Appropriately, it’s at this point that Beast’s lead Buckley, who’s been at the adjacent table enjoying rounds of toast and raspberry jam, joins in the conversation. “There was a real energy on set,” she adds. “Moll was an intense character but I never felt drained while playing her. I felt enlivened, and I felt that Michael was too. It felt like you were constantly adding new colours to the canvas and things were just coming to you. You were alive to what was happening around you instead of being stuck in a mindset.”

Beast (2017)

Beast (2017)

So far Pearce has described Beast as a love story, a thriller and a fairy tale. He throws another genre in for good measure, and the clue is in the title. “I wanted people to [think of the characters] like they’re animals. Whether subconsciously or consciously, I wanted to remind the audience that these are homosapiens, a species that are constantly trying to negotiate lots of big moral predicaments. I like films that remind us that we’re a species and we’re essentially advanced apes that grew up.”

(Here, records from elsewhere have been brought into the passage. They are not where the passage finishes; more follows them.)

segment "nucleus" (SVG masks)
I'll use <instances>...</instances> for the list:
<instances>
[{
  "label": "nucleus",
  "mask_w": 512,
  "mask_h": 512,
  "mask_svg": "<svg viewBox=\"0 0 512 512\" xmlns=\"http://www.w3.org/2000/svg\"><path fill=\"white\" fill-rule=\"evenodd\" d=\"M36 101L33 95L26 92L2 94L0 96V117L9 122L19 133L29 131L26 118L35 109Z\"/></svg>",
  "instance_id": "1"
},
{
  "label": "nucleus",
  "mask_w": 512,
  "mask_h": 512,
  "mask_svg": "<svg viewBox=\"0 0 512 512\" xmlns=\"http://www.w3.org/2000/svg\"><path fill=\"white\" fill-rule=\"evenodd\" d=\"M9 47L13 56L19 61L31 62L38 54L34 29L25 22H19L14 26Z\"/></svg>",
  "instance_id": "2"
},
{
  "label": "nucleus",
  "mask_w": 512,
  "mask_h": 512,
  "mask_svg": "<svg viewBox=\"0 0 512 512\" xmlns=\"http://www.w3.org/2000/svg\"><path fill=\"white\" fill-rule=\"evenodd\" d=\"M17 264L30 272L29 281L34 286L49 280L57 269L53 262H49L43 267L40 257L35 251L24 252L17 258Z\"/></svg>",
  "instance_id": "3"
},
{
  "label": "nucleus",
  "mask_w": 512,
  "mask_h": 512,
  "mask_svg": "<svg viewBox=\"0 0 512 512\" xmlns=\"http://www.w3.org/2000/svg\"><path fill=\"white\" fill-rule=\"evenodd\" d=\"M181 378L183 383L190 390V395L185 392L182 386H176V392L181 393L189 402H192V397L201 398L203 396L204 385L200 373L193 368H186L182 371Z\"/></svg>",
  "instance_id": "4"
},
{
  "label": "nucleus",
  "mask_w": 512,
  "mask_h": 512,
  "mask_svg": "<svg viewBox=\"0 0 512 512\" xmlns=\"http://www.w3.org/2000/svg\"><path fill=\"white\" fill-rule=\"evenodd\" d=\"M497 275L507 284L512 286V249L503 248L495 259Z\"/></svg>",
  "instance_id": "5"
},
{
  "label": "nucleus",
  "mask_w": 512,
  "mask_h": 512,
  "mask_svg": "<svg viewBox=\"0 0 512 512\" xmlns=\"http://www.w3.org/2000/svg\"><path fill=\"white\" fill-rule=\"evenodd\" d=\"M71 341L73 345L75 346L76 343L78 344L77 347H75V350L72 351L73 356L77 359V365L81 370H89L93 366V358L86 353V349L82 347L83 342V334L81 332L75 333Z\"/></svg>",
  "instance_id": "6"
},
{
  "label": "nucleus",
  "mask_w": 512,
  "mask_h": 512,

Capturing these homosapiens in their natural habitat is the talented cinematographer Benjamin Kracun, who shot Paul Wright’s evocative psychodrama For Those in Peril (2013) and Gerard Johnson’s searing crime picture Hyena (2014). “I was talking to [Ben] about how we should shoot the scene, for example, where Pascal comes in and saves Moll with the gun,” recalls Pearce. “I said, ‘this is a wildlife documentary, we’re somewhere on the Serengeti and these are two different sized animals with different statuses.’”

“So you’re David Attenborough lurking in the bushes?” laughs Buckley.

“Yeah, totally,” says Pearce. “He’s as much a reference as Tarkovsky.”

We mention above that Beast belongs to the recent run of extraordinary British films in rural settings, but Pearce’s inventive use of genre separates his debut from the social-realist styles of Lee and Dickson Leach. A closer comparison is the impressionistic and internal cinema of Lynne Ramsay, where a touch, a look or a glance can transform a familiar genre trope into something more personal and poetic.

“My deeper taste is for films that root the audience into the subjectivity of the character; to be in a full immersion,” says Pearce. “That’s why I like people like Ramsay and Jacques Audiard so much. [Audiard’s] not making a statement film about crime in Paris or the French prison system. Within the first three shots of his movies, you’re locked in. I’m always struck by that – that cinema has the ability to take you inside the skin of a character.”